Letztlich läuft es bei dieser spezifischen Nähe-Problematik darauf hinaus, dass man Mühe hat, in der Beziehung sich selber zu sein.
Sich selber sein in einer Bindung bedeutet auch, dass man in Kauf nimmt, nicht immer zu gefallen, "unpopulär" zu sein, unter Umständen einen Konflikt ausdiskutieren zu müssen, Geduld zu haben, bis man einen Kompromiss gefunden hat und Verständnis aufzubringen für eine erste allenfalls enttäuschte Reaktion des Partners.
Hintergründe für die Selbst-Blockade
Der Zusammenhang mit dem Bindungserbe kann vielfältig sein. Hier einige Vorschläge (ohne Anspruch auf Vollständigkeit!)
- Wenn man seine Eltern selten gesehen hat, etwas in einer Art und Weise auszudiskutieren, so dass es für beide am Ende stimmt, dann hat man als Kind wenig Vorbildfunktionen diesbezüglich erleben können.
- Es kann sein, dass die Herkunftsfamilie einen Vermeidungsstil hatte. Wenn man selber diesen Vermeidungsstil verinnerlicht hat, dann ist man als Partner in der eigenen Beziehung zu unvorbereitet auf Diskussionen und Willensäusserungen des andern.

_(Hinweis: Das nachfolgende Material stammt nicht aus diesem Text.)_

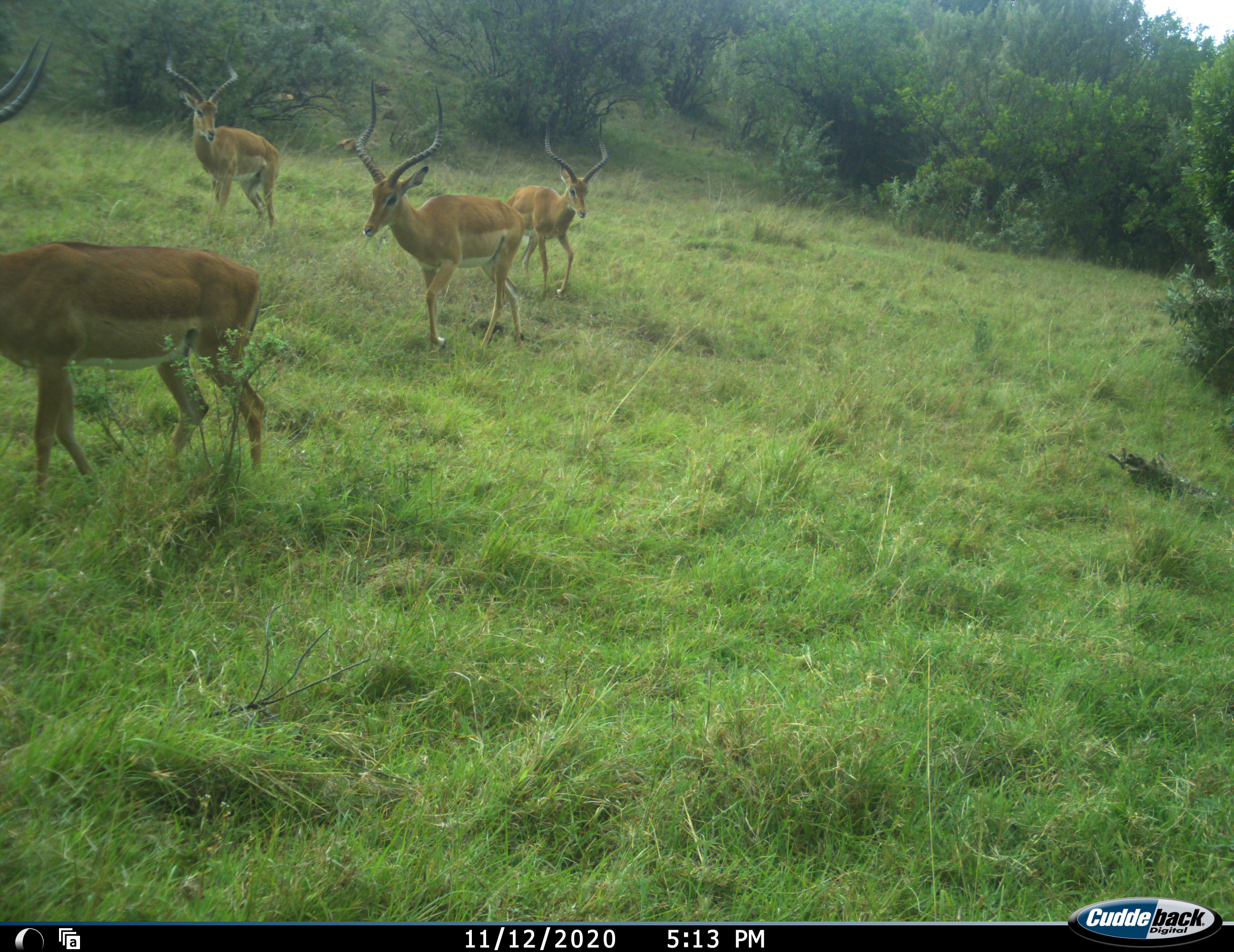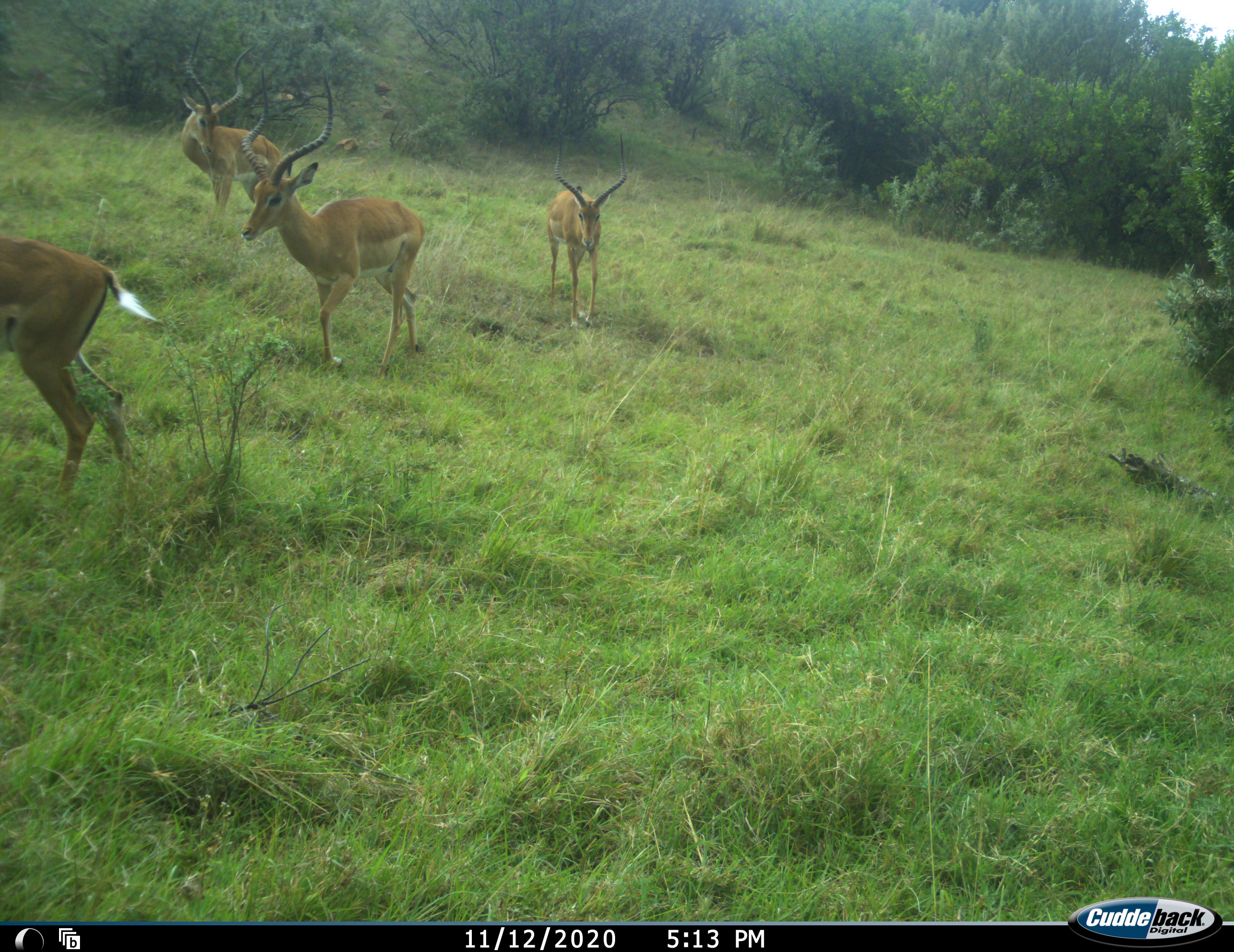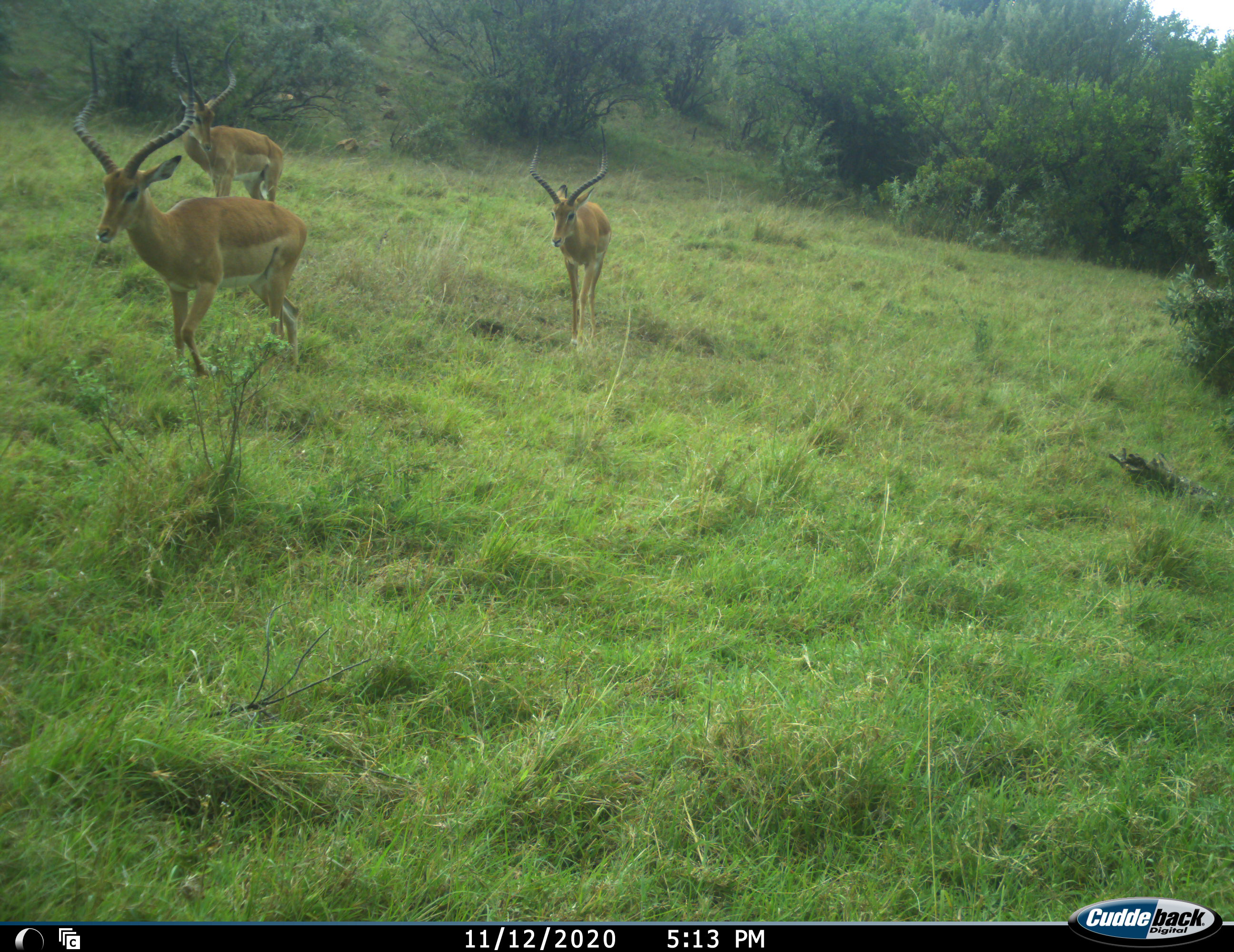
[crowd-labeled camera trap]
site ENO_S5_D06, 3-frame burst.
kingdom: Animalia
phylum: Chordata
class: Mammalia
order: Artiodactyla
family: Bovidae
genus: Aepyceros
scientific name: Aepyceros melampus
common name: impala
Impala (Aepyceros melampus), count 4. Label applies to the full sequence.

- Ebenso ist denkbar, dass ein familiäres Klima vorherrschte, bei dem man es immer allen andern Recht machen musste, damit keine Konflikte aufkommen.

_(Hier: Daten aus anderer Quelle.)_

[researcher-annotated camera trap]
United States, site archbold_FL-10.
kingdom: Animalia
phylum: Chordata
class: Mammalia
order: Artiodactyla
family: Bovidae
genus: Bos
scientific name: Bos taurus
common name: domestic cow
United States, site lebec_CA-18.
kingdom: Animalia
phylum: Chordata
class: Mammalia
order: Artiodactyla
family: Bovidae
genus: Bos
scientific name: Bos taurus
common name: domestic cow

- Es ist auch möglich, dass die Eltern die Eigenständigkeit des Kindes und den eigenen kindlichen Willen nicht an sich heran gelassen haben, weil es Erziehungsstress und Einsatz bedeutet. Dabei hat das Kind gelernt, den Willen oder Präferenzen nicht auszudrücken.
- Bedürfnisse zu zeigen, vor allem im affektiven Bereich, löste wenig Aufmerksamkeit aus oder allenfalls Zurückweisung.
- Das Erfüllen von Erwartungen anderer wurde mit Wohlgefallen oder Aufmerksamkeit belohnt, das Nicht-Erfüllen ignoriert oder bestraft (z.B. Ärger-Rückzug). Mit eigenen Bedürfnissen hat man sich zurückzuhalten, sie für sich zu behalten, so die Erziehungsbotschaft.
- Es ist auch denkbar, dass der Ausdruck des eigenen Willens bekämpft oder abgewertet wurde (alles nur "kindlicher Unfug", "Trotz" oder "Pubertät").
- Denkbar ist ein familiäres Klima, wo das Anpassen an eine Autorität (z.B. Vater) sehr hoch gehalten wurde, auch dann, wenn es einem überhaupt nicht passte.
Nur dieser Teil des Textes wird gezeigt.